→ Consigne A:
D'après l'extrait sur la CICAP, quelle édition du prix Freshfields a suivi la conférence-débat du Palais de la Découverte ?
============================================================
Les premiers pas de la CICAP
Lors d’une conférence-débat qui s’est tenue le jeudi 12 avril dernier au Palais de la Découverte, à Paris, il a été question de la mise en place de la chambre internationale de la cour d’appel de Paris (CICAP) et de la nécessité pour les avocats et les juristes d’en faire la promotion auprès des opérateurs étrangers.
Ce débat, et c’était une première, précédait la 29e édition du prix Freshfields récompensant le meilleur étudiant juriste d’affaires.
Pour la première fois également, le cabinet d’avocats organisait cette manifestation en partenariat avec le Club des juristes. Au cours des débats animés par le professeur Nicolas Molfessis, les invités sont revenus sur la genèse de la création de la chambre internationale et la signature, le 7 février dernier, des deux protocoles d’accord mettant en place la CICAP et officialisant la chambre internationale du tribunal de commerce (V. LJA n° 1337).
Rappelant l’opportunité pour la France de mettre en place cette chambre dans le contexte du Brexit, Guy Canivet, président du Haut comité juridique de la place financière de Paris, et initiateur du projet a souligné, devant l’auditoire, que « tout n’était pas gagné », car les opérateurs juridiques français doivent penser à introduire une clause attributive de juridiction dans leurs contrats. « Il faut convaincre la place financière de Paris et les cocontractants étrangers ».
Naïl Bouricha, conseiller de la garde des Sceaux chargé de la prospective du droit a assuré, à cet égard, du soutien du gouvernement à la promotion de la nouvelle chambre. « Le ministère des affaires étrangères sera mobilisé, ainsi que les magistrats de liaison en poste à l’étranger » a-t-il assuré, révélant que la garde des Sceaux accompagnerait le président Emmanuel Macron lors de son prochain déplacement Outre-Atlantique.
Modalités pratiques
Chantal Arens, première présidente de la cour d’appel de Paris, a quant à elle révélé qu’elle venait de signer l’ordonnance mettant en place les premières audiences de mise en état devant la chambre internationale de la cour, indiquant qu’un magistrat bilingue, maîtrisant la common law, allait traiter les dossiers dès le mois de mai.
============================================================
→ Consigne B:
Recopiez à l'identique les lignes du listing, du début du listing jusqu'à la ligne contenant "5. point (210, 77)", celle-ci comprise.

(Enregistrements tirés d'une collection)
============================================================
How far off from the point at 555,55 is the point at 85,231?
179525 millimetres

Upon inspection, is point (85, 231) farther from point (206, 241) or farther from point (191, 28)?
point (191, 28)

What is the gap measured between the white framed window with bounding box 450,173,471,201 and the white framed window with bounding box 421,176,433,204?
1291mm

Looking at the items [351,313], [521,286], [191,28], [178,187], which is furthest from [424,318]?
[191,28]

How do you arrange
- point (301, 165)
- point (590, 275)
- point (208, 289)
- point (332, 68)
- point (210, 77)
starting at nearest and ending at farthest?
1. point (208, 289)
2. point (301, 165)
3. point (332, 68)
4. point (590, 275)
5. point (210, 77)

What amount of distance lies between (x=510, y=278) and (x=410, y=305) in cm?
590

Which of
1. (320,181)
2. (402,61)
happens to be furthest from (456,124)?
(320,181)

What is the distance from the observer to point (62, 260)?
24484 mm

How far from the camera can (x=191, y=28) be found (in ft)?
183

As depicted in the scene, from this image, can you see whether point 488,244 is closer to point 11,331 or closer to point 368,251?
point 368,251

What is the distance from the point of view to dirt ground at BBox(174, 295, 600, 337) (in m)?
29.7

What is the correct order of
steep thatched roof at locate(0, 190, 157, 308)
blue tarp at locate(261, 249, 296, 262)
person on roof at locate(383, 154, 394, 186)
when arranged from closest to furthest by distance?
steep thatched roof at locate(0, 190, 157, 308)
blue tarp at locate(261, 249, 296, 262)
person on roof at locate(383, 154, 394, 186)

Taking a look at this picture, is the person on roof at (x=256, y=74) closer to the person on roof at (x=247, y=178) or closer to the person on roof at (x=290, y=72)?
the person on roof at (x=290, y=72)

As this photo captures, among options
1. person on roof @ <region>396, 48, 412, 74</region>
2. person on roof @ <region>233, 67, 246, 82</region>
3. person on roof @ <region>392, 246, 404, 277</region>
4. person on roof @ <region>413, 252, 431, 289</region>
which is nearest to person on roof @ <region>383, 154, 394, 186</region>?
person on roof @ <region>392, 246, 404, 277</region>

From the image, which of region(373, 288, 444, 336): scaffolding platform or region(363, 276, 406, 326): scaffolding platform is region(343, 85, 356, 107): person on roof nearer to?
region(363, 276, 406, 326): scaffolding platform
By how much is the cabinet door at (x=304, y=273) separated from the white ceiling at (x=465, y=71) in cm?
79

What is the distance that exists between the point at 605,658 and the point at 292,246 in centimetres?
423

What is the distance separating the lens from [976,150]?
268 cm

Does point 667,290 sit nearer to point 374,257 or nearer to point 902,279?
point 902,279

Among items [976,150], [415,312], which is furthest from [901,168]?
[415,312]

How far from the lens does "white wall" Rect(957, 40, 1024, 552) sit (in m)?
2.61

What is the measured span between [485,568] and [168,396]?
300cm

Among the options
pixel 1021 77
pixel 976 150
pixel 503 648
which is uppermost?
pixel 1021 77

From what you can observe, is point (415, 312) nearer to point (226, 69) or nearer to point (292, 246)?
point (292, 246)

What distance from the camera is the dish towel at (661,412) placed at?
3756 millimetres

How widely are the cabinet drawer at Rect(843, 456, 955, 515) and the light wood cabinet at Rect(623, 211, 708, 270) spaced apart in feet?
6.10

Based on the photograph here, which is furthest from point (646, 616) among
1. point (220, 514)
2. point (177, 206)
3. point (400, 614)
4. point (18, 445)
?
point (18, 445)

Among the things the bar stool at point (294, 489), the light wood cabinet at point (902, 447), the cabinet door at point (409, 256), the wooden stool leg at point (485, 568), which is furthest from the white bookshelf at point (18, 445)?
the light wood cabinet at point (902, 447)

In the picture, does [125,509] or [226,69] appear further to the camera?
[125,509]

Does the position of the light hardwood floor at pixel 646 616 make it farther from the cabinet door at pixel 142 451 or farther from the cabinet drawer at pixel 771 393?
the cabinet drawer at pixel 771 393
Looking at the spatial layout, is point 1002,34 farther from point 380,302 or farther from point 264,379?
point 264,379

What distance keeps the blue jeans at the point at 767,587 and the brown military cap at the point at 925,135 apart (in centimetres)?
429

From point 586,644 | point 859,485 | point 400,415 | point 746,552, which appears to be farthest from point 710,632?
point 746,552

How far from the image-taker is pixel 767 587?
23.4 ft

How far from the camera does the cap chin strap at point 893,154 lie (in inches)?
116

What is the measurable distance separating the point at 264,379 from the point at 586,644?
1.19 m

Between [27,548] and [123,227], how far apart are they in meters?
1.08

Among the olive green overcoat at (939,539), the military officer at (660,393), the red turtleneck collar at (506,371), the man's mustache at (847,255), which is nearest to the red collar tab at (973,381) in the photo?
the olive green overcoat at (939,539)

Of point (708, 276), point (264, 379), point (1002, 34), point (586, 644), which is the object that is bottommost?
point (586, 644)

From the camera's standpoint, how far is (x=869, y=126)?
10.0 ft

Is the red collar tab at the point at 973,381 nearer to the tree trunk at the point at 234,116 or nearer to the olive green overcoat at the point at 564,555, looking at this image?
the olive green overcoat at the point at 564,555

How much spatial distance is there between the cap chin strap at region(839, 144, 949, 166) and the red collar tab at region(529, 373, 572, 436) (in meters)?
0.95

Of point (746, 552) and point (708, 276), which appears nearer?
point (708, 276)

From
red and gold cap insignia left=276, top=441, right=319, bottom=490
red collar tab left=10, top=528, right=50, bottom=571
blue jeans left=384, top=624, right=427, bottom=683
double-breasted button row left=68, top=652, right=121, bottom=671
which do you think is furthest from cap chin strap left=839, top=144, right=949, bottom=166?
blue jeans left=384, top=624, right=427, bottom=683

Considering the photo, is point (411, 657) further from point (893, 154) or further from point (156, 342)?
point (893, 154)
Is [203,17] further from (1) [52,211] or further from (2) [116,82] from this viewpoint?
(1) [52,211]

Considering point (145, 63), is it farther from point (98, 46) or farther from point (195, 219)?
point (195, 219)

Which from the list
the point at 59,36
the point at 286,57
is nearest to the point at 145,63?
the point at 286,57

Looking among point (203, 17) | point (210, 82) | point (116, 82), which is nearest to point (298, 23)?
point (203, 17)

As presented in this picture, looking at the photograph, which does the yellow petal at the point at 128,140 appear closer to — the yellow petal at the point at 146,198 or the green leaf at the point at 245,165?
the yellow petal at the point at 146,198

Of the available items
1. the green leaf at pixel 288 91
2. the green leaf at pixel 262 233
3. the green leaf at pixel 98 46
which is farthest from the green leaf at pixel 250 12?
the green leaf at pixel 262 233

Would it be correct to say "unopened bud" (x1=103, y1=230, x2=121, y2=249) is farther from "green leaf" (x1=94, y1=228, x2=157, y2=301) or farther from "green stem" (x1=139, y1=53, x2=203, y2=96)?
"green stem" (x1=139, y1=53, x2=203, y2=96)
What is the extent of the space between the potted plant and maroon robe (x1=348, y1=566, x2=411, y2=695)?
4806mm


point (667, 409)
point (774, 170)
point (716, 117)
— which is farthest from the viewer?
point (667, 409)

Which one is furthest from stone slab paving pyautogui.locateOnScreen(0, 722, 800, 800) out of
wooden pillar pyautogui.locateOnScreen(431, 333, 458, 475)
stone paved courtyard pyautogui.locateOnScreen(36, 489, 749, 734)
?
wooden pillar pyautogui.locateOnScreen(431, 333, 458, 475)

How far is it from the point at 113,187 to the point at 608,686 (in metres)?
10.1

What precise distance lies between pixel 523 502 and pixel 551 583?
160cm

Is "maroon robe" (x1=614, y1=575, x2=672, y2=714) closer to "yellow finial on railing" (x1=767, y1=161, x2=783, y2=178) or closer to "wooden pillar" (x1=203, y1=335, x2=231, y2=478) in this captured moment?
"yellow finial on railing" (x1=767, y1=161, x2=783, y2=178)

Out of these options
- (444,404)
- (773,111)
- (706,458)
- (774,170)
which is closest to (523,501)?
============================================================
→ Réponse finale A:
La 29e édition.

→ Réponse finale B:
How far off from the point at 555,55 is the point at 85,231?
179525 millimetres

Upon inspection, is point (85, 231) farther from point (206, 241) or farther from point (191, 28)?
point (191, 28)

What is the gap measured between the white framed window with bounding box 450,173,471,201 and the white framed window with bounding box 421,176,433,204?
1291mm

Looking at the items [351,313], [521,286], [191,28], [178,187], which is furthest from [424,318]?
[191,28]

How do you arrange
- point (301, 165)
- point (590, 275)
- point (208, 289)
- point (332, 68)
- point (210, 77)
starting at nearest and ending at farthest?
1. point (208, 289)
2. point (301, 165)
3. point (332, 68)
4. point (590, 275)
5. point (210, 77)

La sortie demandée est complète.